A6: This is mainly related to column performance and sample handling: 1) The column has been used too long, its efficiency has decreased, or it has been contaminated by strongly adsorbed impurities – clean and regenerate with suitable solvents (e.g., methanol‑water‑acetonitrile mixtures). 2) The polarity difference between the sample solvent and the mobile phase is too large (e.g., using pure methanol to dissolve the sample while the mobile phase has a low organic content), causing uneven elution in the column. 3) The injection volume is too large, exceeding the column’s loading capacity. 4) The column inlet frit is damaged or the packing inside has collapsed – replace the column.
Q7: Ghost peaks (unknown peaks) appear in the chromatogram. How should they be investigated?

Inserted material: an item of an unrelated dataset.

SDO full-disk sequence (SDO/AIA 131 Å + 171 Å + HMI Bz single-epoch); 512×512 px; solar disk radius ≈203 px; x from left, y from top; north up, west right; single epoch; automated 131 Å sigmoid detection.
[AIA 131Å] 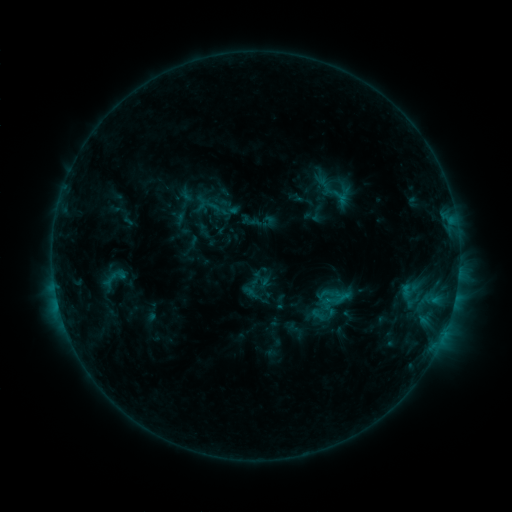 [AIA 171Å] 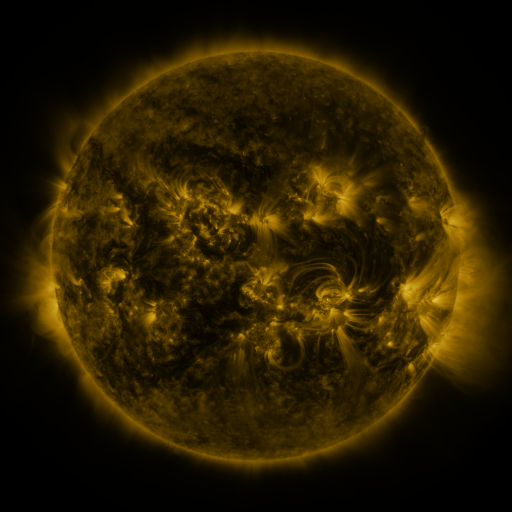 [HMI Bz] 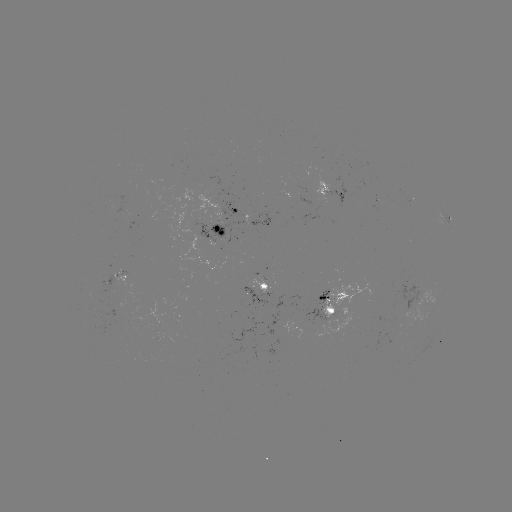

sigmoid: (97, 264, 131, 293)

A7: Ghost peaks can originate from four sources: 1) Residual sample from a previous injection – flush the injection needle and injection valve repeatedly with pure methanol. 2) The mobile phase is contaminated, or the sample vial or solvent bottle walls have adsorbed impurities – change the mobile phase and clean the containers. 3) Contaminants in the system tubing or column may be released under specific conditions – flush the system for a long time to remove them. 4) The sample degrades during storage or in the instrument, forming new compounds – optimise sample storage conditions or experimental parameters.
Q8: Why must the system be flushed with pure methanol at shutdown?
A8: The main purpose is to protect the column and tubing. If buffer salts remain in the system and come into direct contact with pure methanol or other organic solvents, the salts will precipitate due to a sharp decrease in solubility, forming solid particles that clog the column frit and tubing; severe clogging can damage the column. Flushing with pure methanol also displaces the system contents with methanol, which prevents microbial growth in the tubing and maintains the activity of the column packing, extending its service life.